▶ **Exercise instructions**:
Copy out the rows below word for word, starting at the line that contains "Positionally speaking, is" and ending at the line that contains "892 millimetres". Include both of those lines.

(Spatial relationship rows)
──────────
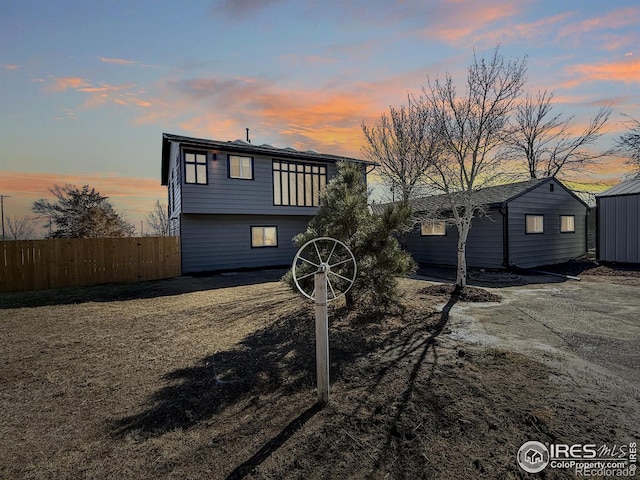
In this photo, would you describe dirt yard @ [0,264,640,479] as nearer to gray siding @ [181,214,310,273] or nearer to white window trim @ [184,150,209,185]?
gray siding @ [181,214,310,273]

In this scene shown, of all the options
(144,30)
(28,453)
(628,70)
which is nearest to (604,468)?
(28,453)

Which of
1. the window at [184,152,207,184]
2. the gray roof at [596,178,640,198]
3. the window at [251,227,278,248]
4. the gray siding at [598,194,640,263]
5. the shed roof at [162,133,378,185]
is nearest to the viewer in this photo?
the shed roof at [162,133,378,185]

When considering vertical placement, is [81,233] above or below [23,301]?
above

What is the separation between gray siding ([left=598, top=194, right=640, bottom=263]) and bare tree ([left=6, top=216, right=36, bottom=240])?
52.3 metres

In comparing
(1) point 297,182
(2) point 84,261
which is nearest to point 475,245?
(1) point 297,182

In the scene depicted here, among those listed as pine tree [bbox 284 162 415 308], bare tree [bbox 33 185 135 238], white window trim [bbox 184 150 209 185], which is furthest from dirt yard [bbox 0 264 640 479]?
bare tree [bbox 33 185 135 238]

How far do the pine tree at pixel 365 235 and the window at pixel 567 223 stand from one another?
1252cm

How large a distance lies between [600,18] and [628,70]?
2.80m

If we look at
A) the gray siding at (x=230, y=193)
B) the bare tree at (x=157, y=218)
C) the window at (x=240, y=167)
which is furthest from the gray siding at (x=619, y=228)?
the bare tree at (x=157, y=218)

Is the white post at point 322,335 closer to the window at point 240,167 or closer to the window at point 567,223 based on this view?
the window at point 240,167

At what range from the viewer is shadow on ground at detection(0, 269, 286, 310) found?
8.17 metres

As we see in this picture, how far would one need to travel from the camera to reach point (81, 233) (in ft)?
62.3

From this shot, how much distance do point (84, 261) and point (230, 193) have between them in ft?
18.3

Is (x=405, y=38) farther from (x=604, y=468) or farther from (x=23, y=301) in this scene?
(x=23, y=301)
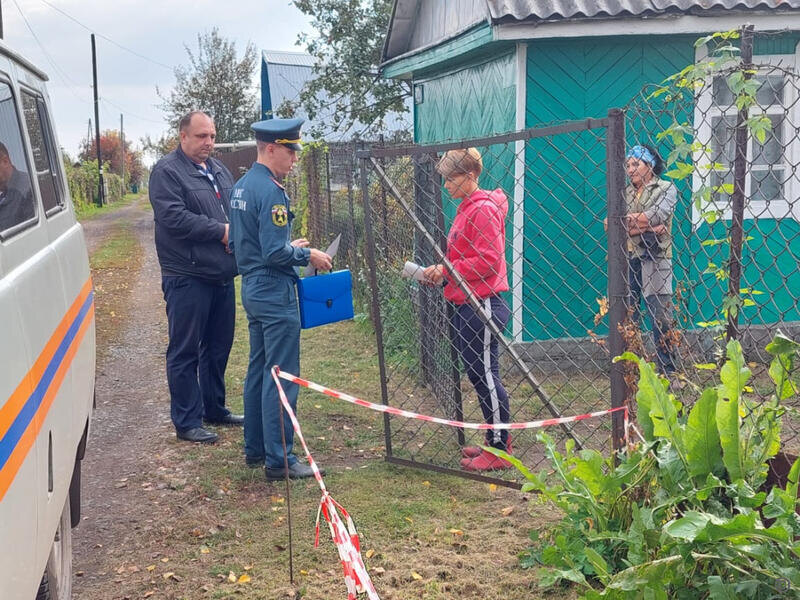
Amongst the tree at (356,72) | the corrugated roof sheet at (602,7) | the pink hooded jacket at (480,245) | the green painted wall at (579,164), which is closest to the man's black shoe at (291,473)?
the pink hooded jacket at (480,245)

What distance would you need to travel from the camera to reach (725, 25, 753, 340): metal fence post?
3674 millimetres

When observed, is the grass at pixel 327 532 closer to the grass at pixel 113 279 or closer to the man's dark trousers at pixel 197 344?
the man's dark trousers at pixel 197 344

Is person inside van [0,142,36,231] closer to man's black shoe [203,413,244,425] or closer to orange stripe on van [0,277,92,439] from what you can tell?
orange stripe on van [0,277,92,439]

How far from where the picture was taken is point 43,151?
12.9 ft

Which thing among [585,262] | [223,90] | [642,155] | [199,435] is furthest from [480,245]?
[223,90]

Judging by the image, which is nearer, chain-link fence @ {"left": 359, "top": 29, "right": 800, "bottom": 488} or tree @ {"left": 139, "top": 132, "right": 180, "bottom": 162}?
chain-link fence @ {"left": 359, "top": 29, "right": 800, "bottom": 488}

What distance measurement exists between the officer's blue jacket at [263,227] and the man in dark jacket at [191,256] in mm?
737

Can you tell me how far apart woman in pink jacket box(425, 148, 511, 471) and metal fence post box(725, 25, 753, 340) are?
1209 mm

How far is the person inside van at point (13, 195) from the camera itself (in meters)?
2.61

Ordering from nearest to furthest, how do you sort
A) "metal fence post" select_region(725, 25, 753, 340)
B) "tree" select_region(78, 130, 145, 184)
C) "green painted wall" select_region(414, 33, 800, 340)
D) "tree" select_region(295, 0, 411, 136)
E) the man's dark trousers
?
"metal fence post" select_region(725, 25, 753, 340) → the man's dark trousers → "green painted wall" select_region(414, 33, 800, 340) → "tree" select_region(295, 0, 411, 136) → "tree" select_region(78, 130, 145, 184)

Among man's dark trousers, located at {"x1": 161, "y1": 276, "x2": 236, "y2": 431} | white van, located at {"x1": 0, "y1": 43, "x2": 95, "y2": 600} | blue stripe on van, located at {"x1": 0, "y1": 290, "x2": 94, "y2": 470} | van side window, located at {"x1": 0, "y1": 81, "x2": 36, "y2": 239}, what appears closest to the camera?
blue stripe on van, located at {"x1": 0, "y1": 290, "x2": 94, "y2": 470}

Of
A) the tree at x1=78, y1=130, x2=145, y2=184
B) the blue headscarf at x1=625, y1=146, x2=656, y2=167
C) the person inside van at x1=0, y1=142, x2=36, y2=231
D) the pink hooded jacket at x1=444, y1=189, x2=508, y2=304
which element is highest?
the person inside van at x1=0, y1=142, x2=36, y2=231

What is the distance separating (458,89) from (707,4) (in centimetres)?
297

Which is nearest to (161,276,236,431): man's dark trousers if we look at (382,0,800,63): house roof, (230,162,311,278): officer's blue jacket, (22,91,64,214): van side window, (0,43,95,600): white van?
(230,162,311,278): officer's blue jacket
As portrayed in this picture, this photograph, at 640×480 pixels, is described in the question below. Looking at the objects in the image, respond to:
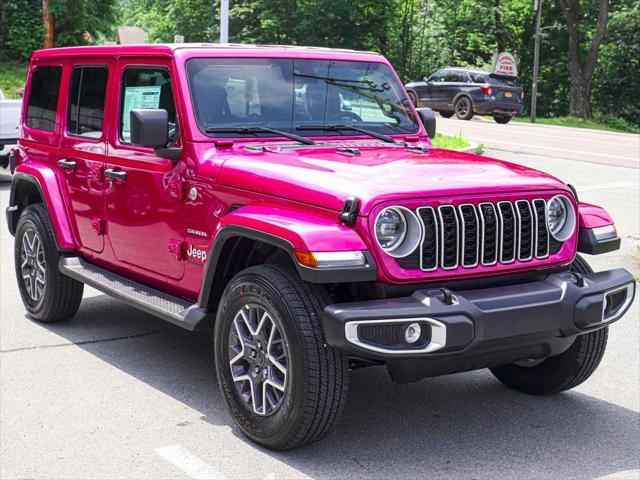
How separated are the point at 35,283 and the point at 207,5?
5118cm

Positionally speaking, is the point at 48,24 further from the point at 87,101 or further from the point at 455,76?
the point at 87,101

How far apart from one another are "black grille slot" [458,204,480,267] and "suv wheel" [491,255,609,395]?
892 millimetres

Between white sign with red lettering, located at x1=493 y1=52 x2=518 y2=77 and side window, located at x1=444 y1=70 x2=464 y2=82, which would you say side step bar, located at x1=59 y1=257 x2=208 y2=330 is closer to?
side window, located at x1=444 y1=70 x2=464 y2=82

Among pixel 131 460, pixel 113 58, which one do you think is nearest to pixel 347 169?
pixel 131 460

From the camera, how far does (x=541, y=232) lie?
4684mm

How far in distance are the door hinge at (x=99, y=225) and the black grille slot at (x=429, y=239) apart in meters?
2.50

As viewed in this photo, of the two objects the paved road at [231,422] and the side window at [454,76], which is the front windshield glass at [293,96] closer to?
the paved road at [231,422]

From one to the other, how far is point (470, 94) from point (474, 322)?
29734 mm

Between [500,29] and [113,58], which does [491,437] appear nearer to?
[113,58]

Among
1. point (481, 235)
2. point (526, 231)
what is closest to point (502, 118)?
point (526, 231)

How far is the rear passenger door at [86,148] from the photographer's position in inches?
240

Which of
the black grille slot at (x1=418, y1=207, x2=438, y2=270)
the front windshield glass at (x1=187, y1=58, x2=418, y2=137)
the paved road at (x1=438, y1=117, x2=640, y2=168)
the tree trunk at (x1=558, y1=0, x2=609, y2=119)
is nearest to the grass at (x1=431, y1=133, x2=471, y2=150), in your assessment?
the paved road at (x1=438, y1=117, x2=640, y2=168)

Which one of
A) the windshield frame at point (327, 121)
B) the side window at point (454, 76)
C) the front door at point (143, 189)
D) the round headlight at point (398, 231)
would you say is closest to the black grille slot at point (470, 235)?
the round headlight at point (398, 231)

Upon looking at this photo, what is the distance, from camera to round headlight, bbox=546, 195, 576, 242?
15.6ft
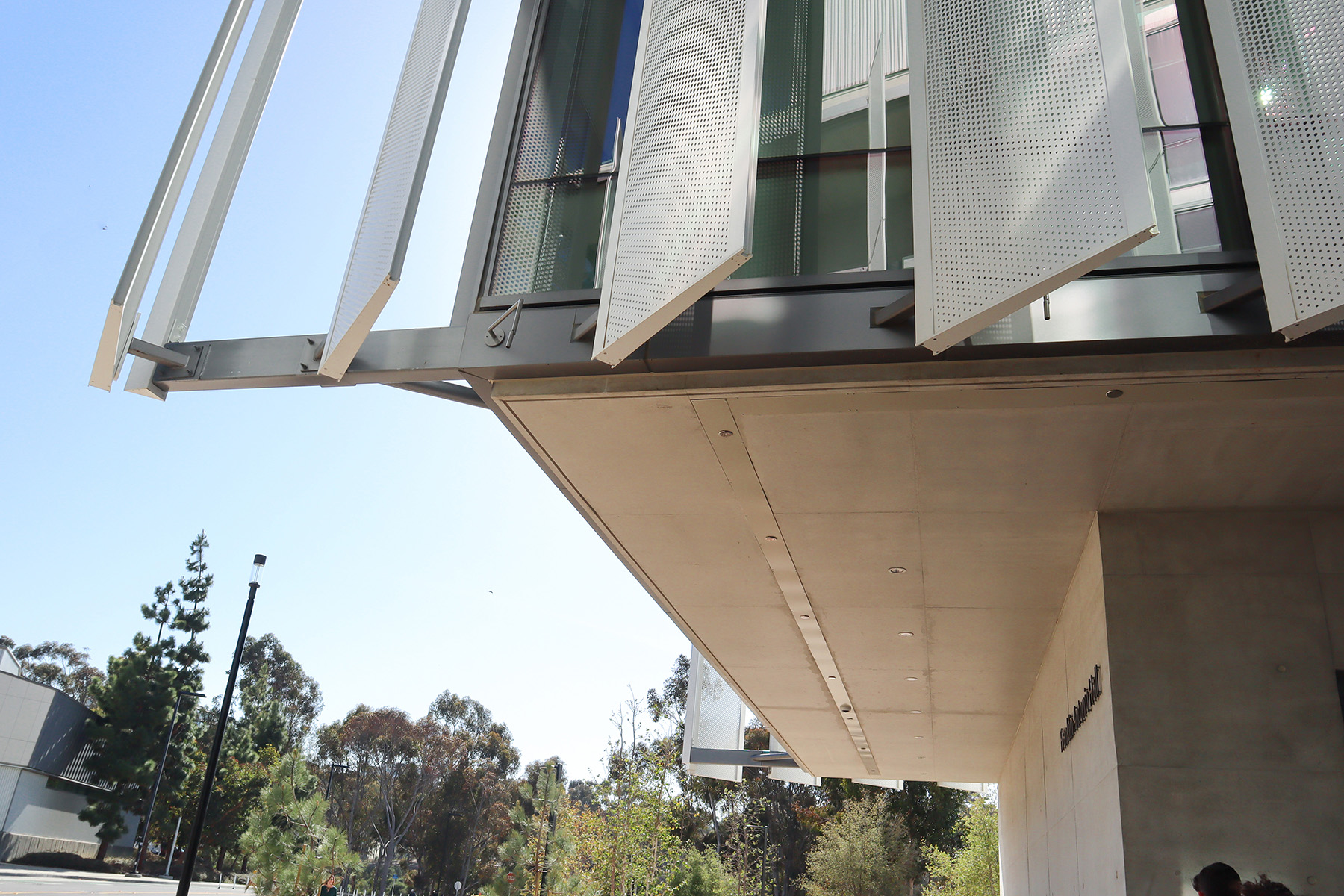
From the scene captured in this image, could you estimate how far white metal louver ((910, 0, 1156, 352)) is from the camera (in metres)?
3.49

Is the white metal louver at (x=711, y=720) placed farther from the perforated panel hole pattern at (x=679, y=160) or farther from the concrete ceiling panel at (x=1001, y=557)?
the perforated panel hole pattern at (x=679, y=160)

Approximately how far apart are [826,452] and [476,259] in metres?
2.49

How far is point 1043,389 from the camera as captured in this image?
437 cm

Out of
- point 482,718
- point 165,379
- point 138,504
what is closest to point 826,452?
point 165,379

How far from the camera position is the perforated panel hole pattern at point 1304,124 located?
3441mm

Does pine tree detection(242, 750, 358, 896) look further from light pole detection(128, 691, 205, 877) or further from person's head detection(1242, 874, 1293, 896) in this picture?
light pole detection(128, 691, 205, 877)

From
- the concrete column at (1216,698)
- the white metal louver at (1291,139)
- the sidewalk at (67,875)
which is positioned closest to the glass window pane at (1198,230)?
the white metal louver at (1291,139)

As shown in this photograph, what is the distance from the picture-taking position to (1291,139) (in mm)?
3686

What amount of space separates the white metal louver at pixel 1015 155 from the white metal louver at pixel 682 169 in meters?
0.87

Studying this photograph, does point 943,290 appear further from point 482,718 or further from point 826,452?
point 482,718

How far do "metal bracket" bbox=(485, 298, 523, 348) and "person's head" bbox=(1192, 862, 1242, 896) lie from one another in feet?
15.0

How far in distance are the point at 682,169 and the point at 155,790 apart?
158 feet

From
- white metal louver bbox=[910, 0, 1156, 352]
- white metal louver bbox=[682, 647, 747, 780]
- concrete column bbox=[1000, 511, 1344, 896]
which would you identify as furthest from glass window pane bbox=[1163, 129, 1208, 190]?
white metal louver bbox=[682, 647, 747, 780]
──────────
▶ **Reply**:
Positionally speaking, is the point at 48,24 further from the point at 87,101 or further from the point at 455,76?
the point at 87,101

How far apart from one another are "black grille slot" [458,204,480,267] and "suv wheel" [491,255,609,395]?
892 millimetres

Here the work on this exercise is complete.